[READING TEXT]
------------------------------------------------
Jobs will disappear and managers will have to dispense bad news, but it need not be all bad, writes Fiona Smith.
Business leaders all over town are getting flashbacks to the dark days of the 1990s. They fear that once again they will be called on to sack valuable and hard-working people as contagion spreads from the United States sub-prime disaster. The news clippings are starting to create a pile - mass retrenchments at Starbucks (685), Don KRC (400), CBH Resources (220), Mitsubishi (about 800), Qantas (1500) and Commander Communications (600) - and chief executives have been directing their human resources staff to start researching outplacement services ... just in case.
HRSolutions owner Bruce Gregory says inquiries about outplacement services jumped 50 per cent in May, as companies focused on meeting budgets at the end of the financial year. When asked if the inquiries were prompted by local or global conditions, both Gregory and colleague Susan Robinson are emphatic. "Global," they say in unison, heads nodding. "A lot of companies are looking six to 12 months down the track," Robinson says. "There wouldn't be an executive who isn't thinking about [the potential of redundancies]."
------------------------------------------------
(Saved data entries)
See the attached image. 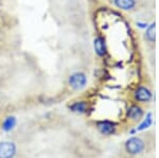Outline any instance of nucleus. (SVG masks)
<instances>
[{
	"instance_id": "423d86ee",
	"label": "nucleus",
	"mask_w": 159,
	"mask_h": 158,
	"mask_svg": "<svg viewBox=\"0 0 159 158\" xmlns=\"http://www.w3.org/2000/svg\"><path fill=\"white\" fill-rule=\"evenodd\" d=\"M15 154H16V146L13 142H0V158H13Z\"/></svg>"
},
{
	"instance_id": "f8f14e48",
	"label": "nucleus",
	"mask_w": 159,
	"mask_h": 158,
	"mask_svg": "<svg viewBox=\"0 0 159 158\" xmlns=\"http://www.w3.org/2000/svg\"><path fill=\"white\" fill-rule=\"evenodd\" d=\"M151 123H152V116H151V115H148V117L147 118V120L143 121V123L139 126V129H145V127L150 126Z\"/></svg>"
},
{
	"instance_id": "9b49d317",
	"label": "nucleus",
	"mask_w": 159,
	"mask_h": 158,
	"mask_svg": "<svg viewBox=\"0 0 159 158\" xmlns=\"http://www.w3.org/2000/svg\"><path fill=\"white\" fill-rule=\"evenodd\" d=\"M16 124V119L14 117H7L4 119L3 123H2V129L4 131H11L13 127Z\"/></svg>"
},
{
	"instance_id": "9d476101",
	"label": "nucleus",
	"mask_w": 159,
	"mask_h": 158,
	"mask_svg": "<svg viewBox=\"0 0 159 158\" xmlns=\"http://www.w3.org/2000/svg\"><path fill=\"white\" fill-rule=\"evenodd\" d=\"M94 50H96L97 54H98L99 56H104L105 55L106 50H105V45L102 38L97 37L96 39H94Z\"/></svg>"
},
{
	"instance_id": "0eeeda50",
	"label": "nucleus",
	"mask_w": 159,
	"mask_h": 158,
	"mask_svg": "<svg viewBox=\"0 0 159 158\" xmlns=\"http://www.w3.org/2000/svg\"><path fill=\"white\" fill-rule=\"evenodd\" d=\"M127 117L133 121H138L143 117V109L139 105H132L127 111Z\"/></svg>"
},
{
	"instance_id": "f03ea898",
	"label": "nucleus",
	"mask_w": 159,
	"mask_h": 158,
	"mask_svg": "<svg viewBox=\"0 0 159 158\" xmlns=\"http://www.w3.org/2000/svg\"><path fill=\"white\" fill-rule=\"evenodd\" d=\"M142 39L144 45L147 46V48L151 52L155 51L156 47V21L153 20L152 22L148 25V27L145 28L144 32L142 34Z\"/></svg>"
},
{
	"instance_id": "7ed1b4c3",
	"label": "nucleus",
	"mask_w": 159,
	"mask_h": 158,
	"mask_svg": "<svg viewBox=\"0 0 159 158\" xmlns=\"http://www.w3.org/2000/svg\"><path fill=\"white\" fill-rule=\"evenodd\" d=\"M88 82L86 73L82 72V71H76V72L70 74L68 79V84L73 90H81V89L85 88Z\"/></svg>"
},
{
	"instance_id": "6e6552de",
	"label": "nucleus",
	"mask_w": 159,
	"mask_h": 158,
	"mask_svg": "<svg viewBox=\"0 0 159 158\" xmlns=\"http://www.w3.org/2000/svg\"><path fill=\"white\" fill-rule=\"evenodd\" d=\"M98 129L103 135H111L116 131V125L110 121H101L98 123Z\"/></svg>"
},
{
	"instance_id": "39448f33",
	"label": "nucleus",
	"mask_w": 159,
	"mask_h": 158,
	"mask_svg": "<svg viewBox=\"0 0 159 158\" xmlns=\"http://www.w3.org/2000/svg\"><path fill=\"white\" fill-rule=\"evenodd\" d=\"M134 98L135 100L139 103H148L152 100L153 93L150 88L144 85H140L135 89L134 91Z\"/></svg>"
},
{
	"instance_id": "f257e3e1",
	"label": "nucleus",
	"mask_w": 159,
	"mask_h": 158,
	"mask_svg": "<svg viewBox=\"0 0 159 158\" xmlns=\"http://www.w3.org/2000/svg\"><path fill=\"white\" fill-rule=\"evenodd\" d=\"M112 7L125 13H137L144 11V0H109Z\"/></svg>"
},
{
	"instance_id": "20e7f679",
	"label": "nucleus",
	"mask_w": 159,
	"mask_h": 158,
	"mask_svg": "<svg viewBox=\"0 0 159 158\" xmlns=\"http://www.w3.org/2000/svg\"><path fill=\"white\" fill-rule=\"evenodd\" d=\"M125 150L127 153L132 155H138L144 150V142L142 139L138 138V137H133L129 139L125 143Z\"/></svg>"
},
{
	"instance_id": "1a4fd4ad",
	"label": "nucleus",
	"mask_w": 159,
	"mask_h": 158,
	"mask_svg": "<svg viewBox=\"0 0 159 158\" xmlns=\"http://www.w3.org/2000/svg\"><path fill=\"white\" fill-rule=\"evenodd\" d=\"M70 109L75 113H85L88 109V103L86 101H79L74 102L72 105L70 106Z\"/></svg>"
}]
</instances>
------------------------------------------------
[REQUIRED ACTIONS]
**A)** According to the article on job cuts, why did inquiries about outplacement services rise by 50 per cent in May?
**B)** In the article on job cuts, take everything from "Business leaders all" down to "just in case." and swap "chief executives" for "company directors".

[RESPONSE LIST]
**A)** They rose because companies were focused on meeting their budgets at the end of the financial year.

**B)**
Business leaders all over town are getting flashbacks to the dark days of the 1990s. They fear that once again they will be called on to sack valuable and hard-working people as contagion spreads from the United States sub-prime disaster. The news clippings are starting to create a pile - mass retrenchments at Starbucks (685), Don KRC (400), CBH Resources (220), Mitsubishi (about 800), Qantas (1500) and Commander Communications (600) - and company directors have been directing their human resources staff to start researching outplacement services ... just in case.